How To Improve ROI From Collaboration Solutions With UX Design

At professional services firms, people spend most of their time working with unstructured content. They’re constantly using productivity tools like Microsoft Office to create documents, spreadsheets, PDFs and presentations. But these firms often lack an effective collaboration platform, making it hard to share those documents internally and deliver them to clients.

Getting More From Collaboration Solutions

Companies often try to maximize the value of a collaboration platform by putting it in place as quickly as possible. But if your solution misses the mark due to a hasty implementation, poor user adoption is going to undermine your investment. A thoughtful user experience (UX) design process is key to getting good ROI on collaboration solutions. While the process could be relatively quick, it takes care to integrate it into the way your people work and make it part of the business process.

Many UX design practices focus on user research, which takes place on a couple of levels. When you interview users about their collaboration needs, you’re focusing on what people explicitly say they want. But what people say they want often differs from what they actually need for specific tasks.

That’s why there’s also an observational element to UX research, in which you sit with a user for an hour or two and observe their behavior while they perform daily tasks. You’re seeing what programs they use, how they manage windows and how a collaboration tool would fit into the regular rhythm of what they do.

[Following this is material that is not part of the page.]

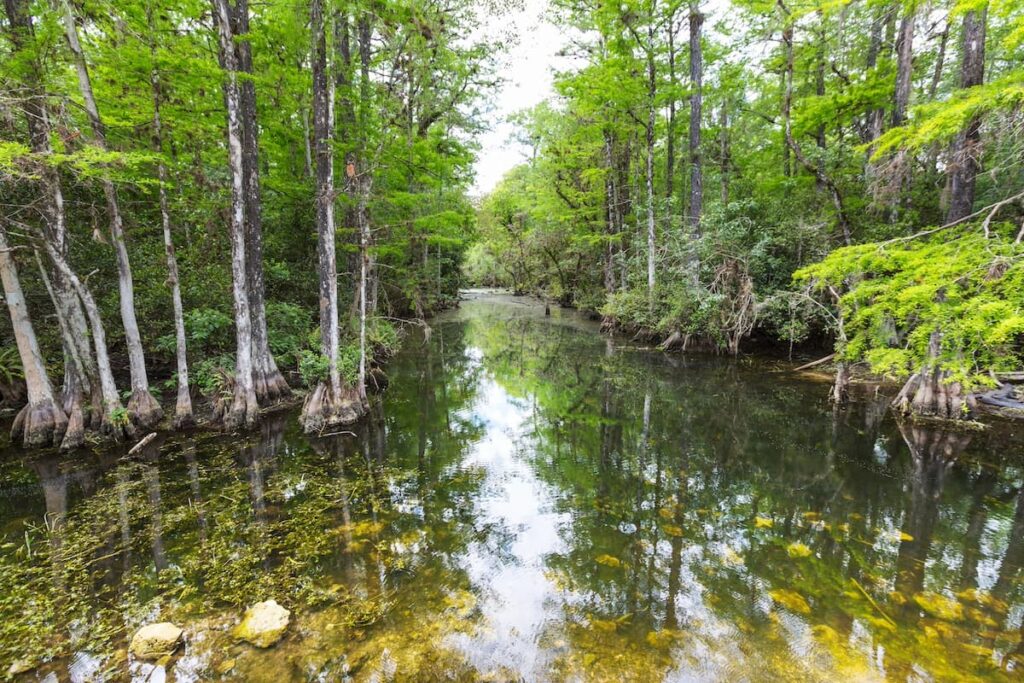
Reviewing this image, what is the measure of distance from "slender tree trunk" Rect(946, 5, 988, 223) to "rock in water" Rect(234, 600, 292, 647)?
11.9 meters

Combining observation and interviews helps you form a hypothesis and identify your requirements. User research is a great way to ensure that you structure collaboration solutions to closely align with what people want and the way they actually work. But this research is just one piece of the larger UX design process.

Using Communication To Drive User Adoption

When you’re launching any type of collaboration platform, having a strong communication plan is critical to encouraging user adoption. Don’t wait until you’re almost ready to launch the new system before you start communicating with users. User adoption is vital to a strong ROI, so it’s wise to think of the communication plan as an offshoot of your business case for the project.

When you’re developing the business case at the project’s inception, start planning how to communicate with users in order to quickly get them on board. That communication plan should involve users in the process and help them understand the rationale behind the new collaboration platform and what the company hopes to accomplish with it.

Throughout the design and implementation process, plan to involve different and larger user groups as you gather additional requirements, develop your information architecture and train employees. This way, by the time you get to the final rollout, many of your users have had a hand in the design process and have a good understanding of what it’s intended to replace.

To further manage user expectations, use streamlined training sessions that show each group of users how the collaboration platform is going to help them accomplish their tasks. Fortunately, creating a good communication plan doesn’t have to be laborious. It should be straightforward and within the ability of any communications department.

By taking the time for a thoughtful UX design process, you encourage user adoption, helping your firm get the most from your technology investment.